The samurai heartlands of northern Japan, where you can get a sense of how these noble clansmen lived and died.

As samurai culture died with the coming of the Meiji era, there were a few places in Japan which held out until the very end. The most persistent of all was Aizu-Wakamatsu in Fukushima Prefecture. Nowadays the town stands as a monument to that culture, with its castle and other traditions preserving the history of the military clans which once called the region home.

To take it all in within a day, there’s a handy sightseeing bus which loops around the town. You’ll be able to visit Tsuruga Park and Tsurugajo Castle, where the rulers of the region were based. During the Boshin War, which was fought between the new government of Japan and the samurai who rejected their ascension, this mountain-encircled town was a key stronghold for the latter.

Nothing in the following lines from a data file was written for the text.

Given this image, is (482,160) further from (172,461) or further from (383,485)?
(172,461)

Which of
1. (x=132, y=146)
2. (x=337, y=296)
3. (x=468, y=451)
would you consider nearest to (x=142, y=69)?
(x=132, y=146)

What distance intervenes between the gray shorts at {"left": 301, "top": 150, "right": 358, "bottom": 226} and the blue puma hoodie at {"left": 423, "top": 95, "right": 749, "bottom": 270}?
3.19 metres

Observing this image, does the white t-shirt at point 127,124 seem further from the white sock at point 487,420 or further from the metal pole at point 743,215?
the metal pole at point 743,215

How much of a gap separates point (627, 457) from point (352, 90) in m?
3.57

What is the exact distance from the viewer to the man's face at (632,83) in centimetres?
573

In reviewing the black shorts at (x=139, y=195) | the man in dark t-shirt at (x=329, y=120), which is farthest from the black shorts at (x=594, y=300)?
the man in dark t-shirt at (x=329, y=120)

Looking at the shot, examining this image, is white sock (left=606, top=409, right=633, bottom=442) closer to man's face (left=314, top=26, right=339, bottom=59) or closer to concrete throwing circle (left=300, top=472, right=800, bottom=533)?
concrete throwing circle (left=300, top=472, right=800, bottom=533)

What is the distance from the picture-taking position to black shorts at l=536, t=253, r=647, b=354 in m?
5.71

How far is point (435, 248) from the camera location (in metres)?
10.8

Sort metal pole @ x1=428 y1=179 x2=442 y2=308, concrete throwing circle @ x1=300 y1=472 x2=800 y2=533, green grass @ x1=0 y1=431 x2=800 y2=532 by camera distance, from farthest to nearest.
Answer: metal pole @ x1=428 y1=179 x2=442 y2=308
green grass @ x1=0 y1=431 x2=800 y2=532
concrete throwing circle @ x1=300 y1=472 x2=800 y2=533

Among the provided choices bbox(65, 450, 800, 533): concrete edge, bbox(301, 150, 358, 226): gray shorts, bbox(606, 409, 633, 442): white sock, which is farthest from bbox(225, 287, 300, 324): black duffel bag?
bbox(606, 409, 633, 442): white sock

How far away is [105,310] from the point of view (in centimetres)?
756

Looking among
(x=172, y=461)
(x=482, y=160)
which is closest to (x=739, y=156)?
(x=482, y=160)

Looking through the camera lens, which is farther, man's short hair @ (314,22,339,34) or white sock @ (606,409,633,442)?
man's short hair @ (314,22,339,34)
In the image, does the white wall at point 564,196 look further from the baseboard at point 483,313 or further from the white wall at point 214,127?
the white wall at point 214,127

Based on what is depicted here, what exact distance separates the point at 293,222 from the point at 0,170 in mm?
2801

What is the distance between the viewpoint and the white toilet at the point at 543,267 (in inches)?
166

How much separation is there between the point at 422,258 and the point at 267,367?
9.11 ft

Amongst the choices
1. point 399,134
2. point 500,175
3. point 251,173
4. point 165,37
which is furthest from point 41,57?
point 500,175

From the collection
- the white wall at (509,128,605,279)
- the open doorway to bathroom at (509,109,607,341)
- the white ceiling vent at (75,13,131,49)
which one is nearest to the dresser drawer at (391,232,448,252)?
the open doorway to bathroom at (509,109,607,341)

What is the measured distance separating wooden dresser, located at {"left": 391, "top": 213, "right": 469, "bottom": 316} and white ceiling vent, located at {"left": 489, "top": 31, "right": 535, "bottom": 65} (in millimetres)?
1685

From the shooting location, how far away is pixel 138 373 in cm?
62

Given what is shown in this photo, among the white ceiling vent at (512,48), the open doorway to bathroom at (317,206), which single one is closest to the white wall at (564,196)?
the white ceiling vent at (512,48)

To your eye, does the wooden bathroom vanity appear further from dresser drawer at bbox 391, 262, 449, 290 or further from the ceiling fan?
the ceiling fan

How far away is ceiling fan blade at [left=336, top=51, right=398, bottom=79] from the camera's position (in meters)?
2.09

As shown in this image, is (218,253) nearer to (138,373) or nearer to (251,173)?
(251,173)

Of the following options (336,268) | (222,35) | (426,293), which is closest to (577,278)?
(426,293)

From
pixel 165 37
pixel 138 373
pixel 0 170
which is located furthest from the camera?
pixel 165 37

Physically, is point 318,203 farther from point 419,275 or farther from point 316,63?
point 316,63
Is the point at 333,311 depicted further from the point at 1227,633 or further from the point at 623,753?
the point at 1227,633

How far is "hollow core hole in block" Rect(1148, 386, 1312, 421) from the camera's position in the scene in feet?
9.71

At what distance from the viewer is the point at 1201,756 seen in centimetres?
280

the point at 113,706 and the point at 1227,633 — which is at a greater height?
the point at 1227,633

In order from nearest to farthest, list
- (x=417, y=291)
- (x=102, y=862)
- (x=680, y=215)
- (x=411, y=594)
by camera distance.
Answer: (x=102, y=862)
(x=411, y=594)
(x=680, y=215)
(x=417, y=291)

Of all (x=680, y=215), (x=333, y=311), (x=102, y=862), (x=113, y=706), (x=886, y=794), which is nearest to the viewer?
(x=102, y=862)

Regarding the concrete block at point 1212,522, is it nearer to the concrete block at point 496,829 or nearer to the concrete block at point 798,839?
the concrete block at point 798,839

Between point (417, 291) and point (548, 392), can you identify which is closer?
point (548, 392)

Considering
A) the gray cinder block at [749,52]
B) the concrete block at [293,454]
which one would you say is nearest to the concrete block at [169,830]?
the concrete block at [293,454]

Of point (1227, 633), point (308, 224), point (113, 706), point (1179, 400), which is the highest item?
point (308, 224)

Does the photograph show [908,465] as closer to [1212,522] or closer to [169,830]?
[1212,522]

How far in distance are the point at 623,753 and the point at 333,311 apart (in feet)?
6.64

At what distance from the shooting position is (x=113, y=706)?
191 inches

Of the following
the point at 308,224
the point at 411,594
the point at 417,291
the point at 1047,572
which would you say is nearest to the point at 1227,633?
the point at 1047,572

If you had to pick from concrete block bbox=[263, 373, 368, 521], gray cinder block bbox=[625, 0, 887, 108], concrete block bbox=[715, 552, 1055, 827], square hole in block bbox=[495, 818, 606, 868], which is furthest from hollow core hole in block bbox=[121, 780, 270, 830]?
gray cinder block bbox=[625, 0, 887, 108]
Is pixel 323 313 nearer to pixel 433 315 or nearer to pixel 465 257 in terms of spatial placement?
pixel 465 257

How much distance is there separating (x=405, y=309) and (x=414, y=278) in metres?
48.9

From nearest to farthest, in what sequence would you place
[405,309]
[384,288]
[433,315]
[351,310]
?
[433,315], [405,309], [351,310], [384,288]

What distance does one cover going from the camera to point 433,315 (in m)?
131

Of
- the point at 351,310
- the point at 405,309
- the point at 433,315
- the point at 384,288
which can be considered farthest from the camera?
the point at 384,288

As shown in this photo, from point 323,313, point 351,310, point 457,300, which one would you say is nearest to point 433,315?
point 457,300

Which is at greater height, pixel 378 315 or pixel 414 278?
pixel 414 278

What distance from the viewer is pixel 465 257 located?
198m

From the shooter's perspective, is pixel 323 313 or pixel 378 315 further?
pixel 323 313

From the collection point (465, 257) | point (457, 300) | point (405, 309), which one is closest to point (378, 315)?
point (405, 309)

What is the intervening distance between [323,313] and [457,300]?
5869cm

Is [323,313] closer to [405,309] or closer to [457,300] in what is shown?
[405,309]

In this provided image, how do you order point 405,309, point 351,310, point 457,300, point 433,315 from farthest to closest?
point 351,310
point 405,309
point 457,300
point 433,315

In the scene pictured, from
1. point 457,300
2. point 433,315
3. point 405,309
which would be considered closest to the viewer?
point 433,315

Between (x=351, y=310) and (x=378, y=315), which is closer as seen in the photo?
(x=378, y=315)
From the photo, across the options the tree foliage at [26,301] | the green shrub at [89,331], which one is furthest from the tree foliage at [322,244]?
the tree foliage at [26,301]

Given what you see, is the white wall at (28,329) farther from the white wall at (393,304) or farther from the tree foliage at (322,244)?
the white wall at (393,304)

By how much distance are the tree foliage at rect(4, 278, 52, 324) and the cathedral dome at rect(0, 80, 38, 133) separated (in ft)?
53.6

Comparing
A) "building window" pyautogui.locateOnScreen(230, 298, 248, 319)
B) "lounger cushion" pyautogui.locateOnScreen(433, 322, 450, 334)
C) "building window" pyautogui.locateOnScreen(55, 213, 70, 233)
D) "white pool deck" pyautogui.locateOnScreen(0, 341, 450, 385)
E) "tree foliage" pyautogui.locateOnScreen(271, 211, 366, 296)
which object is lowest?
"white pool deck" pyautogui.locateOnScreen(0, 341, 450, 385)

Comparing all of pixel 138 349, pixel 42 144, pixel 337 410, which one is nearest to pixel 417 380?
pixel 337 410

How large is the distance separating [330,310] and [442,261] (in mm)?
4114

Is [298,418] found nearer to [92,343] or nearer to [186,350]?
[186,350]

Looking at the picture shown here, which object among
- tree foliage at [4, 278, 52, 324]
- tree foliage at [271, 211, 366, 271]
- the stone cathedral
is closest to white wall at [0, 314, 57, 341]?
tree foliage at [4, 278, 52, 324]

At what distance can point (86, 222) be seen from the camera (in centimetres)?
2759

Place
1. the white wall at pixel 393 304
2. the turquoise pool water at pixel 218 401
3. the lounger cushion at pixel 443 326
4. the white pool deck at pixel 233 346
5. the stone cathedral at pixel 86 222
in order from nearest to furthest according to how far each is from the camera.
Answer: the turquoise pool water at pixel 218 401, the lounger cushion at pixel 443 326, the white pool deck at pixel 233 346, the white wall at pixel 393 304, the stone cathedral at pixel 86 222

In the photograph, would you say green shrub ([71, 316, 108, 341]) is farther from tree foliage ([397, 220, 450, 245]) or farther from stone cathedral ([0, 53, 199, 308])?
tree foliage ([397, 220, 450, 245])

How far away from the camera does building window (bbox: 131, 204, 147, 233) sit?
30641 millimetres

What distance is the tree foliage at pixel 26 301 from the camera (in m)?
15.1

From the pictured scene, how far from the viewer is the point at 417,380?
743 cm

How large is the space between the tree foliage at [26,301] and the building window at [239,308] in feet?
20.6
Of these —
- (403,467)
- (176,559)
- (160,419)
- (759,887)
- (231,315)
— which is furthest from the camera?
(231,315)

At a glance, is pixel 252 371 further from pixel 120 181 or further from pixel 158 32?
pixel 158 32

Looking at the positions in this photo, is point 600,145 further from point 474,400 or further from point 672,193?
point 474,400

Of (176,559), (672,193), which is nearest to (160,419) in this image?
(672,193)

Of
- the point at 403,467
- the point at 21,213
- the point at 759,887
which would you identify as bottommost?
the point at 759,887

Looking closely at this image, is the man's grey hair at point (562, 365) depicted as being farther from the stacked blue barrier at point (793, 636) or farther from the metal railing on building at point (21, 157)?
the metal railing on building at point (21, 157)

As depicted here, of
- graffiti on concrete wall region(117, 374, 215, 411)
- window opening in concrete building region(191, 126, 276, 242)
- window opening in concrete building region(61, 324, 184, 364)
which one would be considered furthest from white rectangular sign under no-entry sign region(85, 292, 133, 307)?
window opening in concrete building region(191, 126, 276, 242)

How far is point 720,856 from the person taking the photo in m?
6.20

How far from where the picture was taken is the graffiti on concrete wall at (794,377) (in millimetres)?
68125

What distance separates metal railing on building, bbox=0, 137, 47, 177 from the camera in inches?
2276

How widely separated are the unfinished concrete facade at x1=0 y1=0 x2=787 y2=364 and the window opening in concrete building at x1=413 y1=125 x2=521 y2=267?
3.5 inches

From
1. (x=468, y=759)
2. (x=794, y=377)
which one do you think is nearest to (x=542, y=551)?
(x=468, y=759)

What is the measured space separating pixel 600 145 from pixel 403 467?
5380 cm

Both the castle and the park saw their fair share of violence. Nowadays, however, they’re extremely peaceful places, and a great spot for cherry blossom viewing. To get a window into the more gruesome side of the town’s history, head along to the White Tiger Brigade memorial at Mt. Imori, dedicated to a group of young samurai who committed seppuku during the war.

Other keynotes include Sazaedo Temple, and Aizu Bukyashiki: a fantastically preserved old mansion. Although samurai history is quite bloody, this town brings the nicer sides of it to life, making for a fantastic day out for anyone interested in these proud warrior clans.